Type 1 diabetes (T1D) increases the risk for pregnancy complications. Increased time in the pregnancy glucose target range (63-140 mg/dL as suggested by clinical guidelines) is associated with improved pregnancy outcomes that underscores the need for tight glycemic control. While closed-loop control is highly effective in regulating blood glucose levels in individuals with T1D, its use during pregnancy requires adjustments to meet the tight glycemic control and changing insulin requirements with advancing gestation. In this paper, we tailor a zone model predictive controller (zone-MPC), an optimization-based control strategy that uses model predictions, for use during pregnancy and verify its robustness through a broad range of scenarios. We customize the existing zone-MPC to satisfy pregnancy-specific glucose control objectives by having (i) lower target glycemic zones (i.e., 80-110 mg/dL daytime and 80-100 mg/dL overnight), (ii) more assertive correction bolus for hyperglycemia, and (iii) a control strategy that results in more aggressive postprandial insulin delivery to keep glucose within the target zone. The emphasis is on leveraging the flexible design of zone-MPC to obtain a controller that satisfies glycemic outcomes recommended for pregnancy based on clinical insight. To verify this pregnancy-specific zone-MPC design, we use the UVA/Padova simulator and conduct experiments on 10 subjects over 13 scenarios ranging from scenarios with ideal metabolic and treatment parameters for pregnancy to extreme scenarios with such parameters that are highly deviant from the ideal. All scenarios had three meals per day and each meal had 40 grams of carbohydrates. Across 13 scenarios, pregnancy-specific zone-MPC led to a 10.3 ± 5.3% increase in the time in pregnancy target range (baseline zone-MPC: 70.6 ± 15.0%, pregnancy-specific zone-MPC: 80.8 ± 11.3%, < 0.001) and a 10.7 ± 4.8% reduction in the time above the target range (baseline zone-MPC: 29.0 ± 15.4%, pregnancy-specific zone-MPC: 18.3 ± 12.0, < 0.001). There was no significant difference in the time below range between the controllers (baseline zone-MPC: 0.5 ± 1.2%, pregnancy-specific zone-MPC: 3.5 ± 1.9%, = 0.1). The extensive simulation results show improved performance in the pregnancy target range with pregnancy-specific zone MPC, suggest robustness of the zone-MPC in tight glucose control scenarios, and emphasize the need for customized glucose control systems for pregnancy.
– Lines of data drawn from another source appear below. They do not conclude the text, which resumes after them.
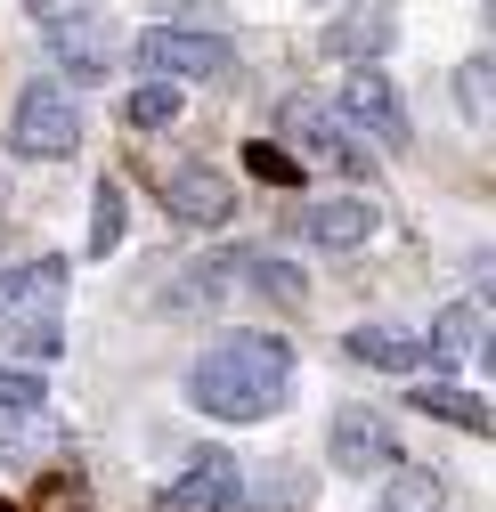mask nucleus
<instances>
[{
    "instance_id": "obj_1",
    "label": "nucleus",
    "mask_w": 496,
    "mask_h": 512,
    "mask_svg": "<svg viewBox=\"0 0 496 512\" xmlns=\"http://www.w3.org/2000/svg\"><path fill=\"white\" fill-rule=\"evenodd\" d=\"M293 399V342L285 334H220L188 366V407L212 423H269Z\"/></svg>"
},
{
    "instance_id": "obj_2",
    "label": "nucleus",
    "mask_w": 496,
    "mask_h": 512,
    "mask_svg": "<svg viewBox=\"0 0 496 512\" xmlns=\"http://www.w3.org/2000/svg\"><path fill=\"white\" fill-rule=\"evenodd\" d=\"M131 66L147 82H228L236 74V49L220 33H196V25H155V33H139Z\"/></svg>"
},
{
    "instance_id": "obj_3",
    "label": "nucleus",
    "mask_w": 496,
    "mask_h": 512,
    "mask_svg": "<svg viewBox=\"0 0 496 512\" xmlns=\"http://www.w3.org/2000/svg\"><path fill=\"white\" fill-rule=\"evenodd\" d=\"M41 41H49L57 74H66L74 90L106 82V74H114V57H122V33H114L106 9H49V17H41Z\"/></svg>"
},
{
    "instance_id": "obj_4",
    "label": "nucleus",
    "mask_w": 496,
    "mask_h": 512,
    "mask_svg": "<svg viewBox=\"0 0 496 512\" xmlns=\"http://www.w3.org/2000/svg\"><path fill=\"white\" fill-rule=\"evenodd\" d=\"M9 147L25 163H57V155H74L82 147V98L74 90H57V82H33L9 114Z\"/></svg>"
},
{
    "instance_id": "obj_5",
    "label": "nucleus",
    "mask_w": 496,
    "mask_h": 512,
    "mask_svg": "<svg viewBox=\"0 0 496 512\" xmlns=\"http://www.w3.org/2000/svg\"><path fill=\"white\" fill-rule=\"evenodd\" d=\"M277 139H285L301 163H318V171H342V179L366 171V147L350 139V122H342L334 106H318V98H285V106H277Z\"/></svg>"
},
{
    "instance_id": "obj_6",
    "label": "nucleus",
    "mask_w": 496,
    "mask_h": 512,
    "mask_svg": "<svg viewBox=\"0 0 496 512\" xmlns=\"http://www.w3.org/2000/svg\"><path fill=\"white\" fill-rule=\"evenodd\" d=\"M326 464H334V472H350V480L399 472L407 456H399L391 415H375V407H342V415H334V431H326Z\"/></svg>"
},
{
    "instance_id": "obj_7",
    "label": "nucleus",
    "mask_w": 496,
    "mask_h": 512,
    "mask_svg": "<svg viewBox=\"0 0 496 512\" xmlns=\"http://www.w3.org/2000/svg\"><path fill=\"white\" fill-rule=\"evenodd\" d=\"M163 512H244V464L228 447H196V456L171 472Z\"/></svg>"
},
{
    "instance_id": "obj_8",
    "label": "nucleus",
    "mask_w": 496,
    "mask_h": 512,
    "mask_svg": "<svg viewBox=\"0 0 496 512\" xmlns=\"http://www.w3.org/2000/svg\"><path fill=\"white\" fill-rule=\"evenodd\" d=\"M350 131H366V139H383V147H407V106H399V90H391V74L383 66H350V82H342V106H334Z\"/></svg>"
},
{
    "instance_id": "obj_9",
    "label": "nucleus",
    "mask_w": 496,
    "mask_h": 512,
    "mask_svg": "<svg viewBox=\"0 0 496 512\" xmlns=\"http://www.w3.org/2000/svg\"><path fill=\"white\" fill-rule=\"evenodd\" d=\"M163 212H171L179 228H228V220H236V187H228L212 163H188V171L163 179Z\"/></svg>"
},
{
    "instance_id": "obj_10",
    "label": "nucleus",
    "mask_w": 496,
    "mask_h": 512,
    "mask_svg": "<svg viewBox=\"0 0 496 512\" xmlns=\"http://www.w3.org/2000/svg\"><path fill=\"white\" fill-rule=\"evenodd\" d=\"M375 228H383V204L375 196H318V204L301 212V236L318 244V252H358Z\"/></svg>"
},
{
    "instance_id": "obj_11",
    "label": "nucleus",
    "mask_w": 496,
    "mask_h": 512,
    "mask_svg": "<svg viewBox=\"0 0 496 512\" xmlns=\"http://www.w3.org/2000/svg\"><path fill=\"white\" fill-rule=\"evenodd\" d=\"M391 41H399L391 0H350V9L326 25V57H350V66H383Z\"/></svg>"
},
{
    "instance_id": "obj_12",
    "label": "nucleus",
    "mask_w": 496,
    "mask_h": 512,
    "mask_svg": "<svg viewBox=\"0 0 496 512\" xmlns=\"http://www.w3.org/2000/svg\"><path fill=\"white\" fill-rule=\"evenodd\" d=\"M33 309H66V261H17L0 269V326Z\"/></svg>"
},
{
    "instance_id": "obj_13",
    "label": "nucleus",
    "mask_w": 496,
    "mask_h": 512,
    "mask_svg": "<svg viewBox=\"0 0 496 512\" xmlns=\"http://www.w3.org/2000/svg\"><path fill=\"white\" fill-rule=\"evenodd\" d=\"M342 350L358 366H375V374H415L423 366V334H399V326H350Z\"/></svg>"
},
{
    "instance_id": "obj_14",
    "label": "nucleus",
    "mask_w": 496,
    "mask_h": 512,
    "mask_svg": "<svg viewBox=\"0 0 496 512\" xmlns=\"http://www.w3.org/2000/svg\"><path fill=\"white\" fill-rule=\"evenodd\" d=\"M415 407H423L431 423H456V431H480V439H496V407H480L472 391H456V382H423V391H415Z\"/></svg>"
},
{
    "instance_id": "obj_15",
    "label": "nucleus",
    "mask_w": 496,
    "mask_h": 512,
    "mask_svg": "<svg viewBox=\"0 0 496 512\" xmlns=\"http://www.w3.org/2000/svg\"><path fill=\"white\" fill-rule=\"evenodd\" d=\"M472 350H480V309H472V301H448L440 317H431V334H423V358L456 366V358H472Z\"/></svg>"
},
{
    "instance_id": "obj_16",
    "label": "nucleus",
    "mask_w": 496,
    "mask_h": 512,
    "mask_svg": "<svg viewBox=\"0 0 496 512\" xmlns=\"http://www.w3.org/2000/svg\"><path fill=\"white\" fill-rule=\"evenodd\" d=\"M9 358H25V366H49L57 350H66V326H57V309H33V317H9Z\"/></svg>"
},
{
    "instance_id": "obj_17",
    "label": "nucleus",
    "mask_w": 496,
    "mask_h": 512,
    "mask_svg": "<svg viewBox=\"0 0 496 512\" xmlns=\"http://www.w3.org/2000/svg\"><path fill=\"white\" fill-rule=\"evenodd\" d=\"M122 122H131V131H163V122H179V82H139L131 98H122Z\"/></svg>"
},
{
    "instance_id": "obj_18",
    "label": "nucleus",
    "mask_w": 496,
    "mask_h": 512,
    "mask_svg": "<svg viewBox=\"0 0 496 512\" xmlns=\"http://www.w3.org/2000/svg\"><path fill=\"white\" fill-rule=\"evenodd\" d=\"M122 228H131V204H122L114 179H98V196H90V252H98V261L122 244Z\"/></svg>"
},
{
    "instance_id": "obj_19",
    "label": "nucleus",
    "mask_w": 496,
    "mask_h": 512,
    "mask_svg": "<svg viewBox=\"0 0 496 512\" xmlns=\"http://www.w3.org/2000/svg\"><path fill=\"white\" fill-rule=\"evenodd\" d=\"M41 423V382L25 366H0V431H25Z\"/></svg>"
},
{
    "instance_id": "obj_20",
    "label": "nucleus",
    "mask_w": 496,
    "mask_h": 512,
    "mask_svg": "<svg viewBox=\"0 0 496 512\" xmlns=\"http://www.w3.org/2000/svg\"><path fill=\"white\" fill-rule=\"evenodd\" d=\"M456 106H464V114H496V49L464 57V74H456Z\"/></svg>"
},
{
    "instance_id": "obj_21",
    "label": "nucleus",
    "mask_w": 496,
    "mask_h": 512,
    "mask_svg": "<svg viewBox=\"0 0 496 512\" xmlns=\"http://www.w3.org/2000/svg\"><path fill=\"white\" fill-rule=\"evenodd\" d=\"M375 512H440V480L431 472H391V496Z\"/></svg>"
},
{
    "instance_id": "obj_22",
    "label": "nucleus",
    "mask_w": 496,
    "mask_h": 512,
    "mask_svg": "<svg viewBox=\"0 0 496 512\" xmlns=\"http://www.w3.org/2000/svg\"><path fill=\"white\" fill-rule=\"evenodd\" d=\"M261 512H309V480H301L293 464H277V472H269V496H261Z\"/></svg>"
},
{
    "instance_id": "obj_23",
    "label": "nucleus",
    "mask_w": 496,
    "mask_h": 512,
    "mask_svg": "<svg viewBox=\"0 0 496 512\" xmlns=\"http://www.w3.org/2000/svg\"><path fill=\"white\" fill-rule=\"evenodd\" d=\"M253 171H261V179H293V163H285L277 147H253Z\"/></svg>"
},
{
    "instance_id": "obj_24",
    "label": "nucleus",
    "mask_w": 496,
    "mask_h": 512,
    "mask_svg": "<svg viewBox=\"0 0 496 512\" xmlns=\"http://www.w3.org/2000/svg\"><path fill=\"white\" fill-rule=\"evenodd\" d=\"M472 285H480V301H496V252H480V261H472Z\"/></svg>"
},
{
    "instance_id": "obj_25",
    "label": "nucleus",
    "mask_w": 496,
    "mask_h": 512,
    "mask_svg": "<svg viewBox=\"0 0 496 512\" xmlns=\"http://www.w3.org/2000/svg\"><path fill=\"white\" fill-rule=\"evenodd\" d=\"M480 358H488V374H496V334H488V342H480Z\"/></svg>"
},
{
    "instance_id": "obj_26",
    "label": "nucleus",
    "mask_w": 496,
    "mask_h": 512,
    "mask_svg": "<svg viewBox=\"0 0 496 512\" xmlns=\"http://www.w3.org/2000/svg\"><path fill=\"white\" fill-rule=\"evenodd\" d=\"M25 9H33V17H49V9H57V0H25Z\"/></svg>"
}]
</instances>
1 型糖尿病(T1D)会增加妊娠并发症的风险。在妊娠血糖目标范围内(临床指南建议的 63-140mg/dL)停留的时间增加与改善妊娠结局相关,这凸显了严格控制血糖的必要性。虽然闭环控制在 T1D 个体中非常有效地调节血糖水平,但在怀孕期间使用它需要进行调整,以满足严格的血糖控制和随着妊娠进展而改变的胰岛素需求。在本文中,我们针对妊娠期量身定制了一个区域模型预测控制器(zone-MPC),这是一种基于优化的控制策略,使用模型预测,以验证其在广泛的场景中的鲁棒性。我们通过定制现有的 zone-MPC 来满足妊娠特定的血糖控制目标,方法是(i)降低目标血糖区域(即白天 80-110mg/dL,夜间 80-100mg/dL),(ii)对高血糖进行更积极的校正推注,以及(iii)采用导致餐后胰岛素更积极输送以保持血糖在目标区域内的控制策略。重点是利用 zone-MPC 的灵活设计来获得基于临床见解的满足妊娠推荐的血糖结果的控制器。为了验证这种针对妊娠的 zone-MPC 设计,我们使用 UVA/Padova 模拟器,并在 10 名受试者的 13 种场景中进行了实验,这些场景涵盖了从妊娠期间具有理想代谢和治疗参数的场景到代谢和治疗参数高度偏离理想值的极端场景。所有场景均为每天三餐,每顿饭含有 40 克碳水化合物。在 13 种场景中,针对妊娠的 zone-MPC 使妊娠目标范围内的时间增加了 10.3±5.3%(基线 zone-MPC:70.6±15.0%,针对妊娠的 zone-MPC:80.8±11.3%,<0.001),使目标范围以上的时间减少了 10.7±4.8%(基线 zone-MPC:29.0±15.4%,针对妊娠的 zone-MPC:18.3±12.0%,<0.001)。两个控制器之间的范围以下时间没有显著差异(基线 zone-MPC:0.5±1.2%,针对妊娠的 zone-MPC:3.5±1.9%,=0.1)。广泛的模拟结果表明,针对妊娠的 zone-MPC 可改善妊娠目标范围内的性能,表明 zone-MPC 在严格血糖控制场景中的稳健性,并强调需要为妊娠量身定制血糖控制系统。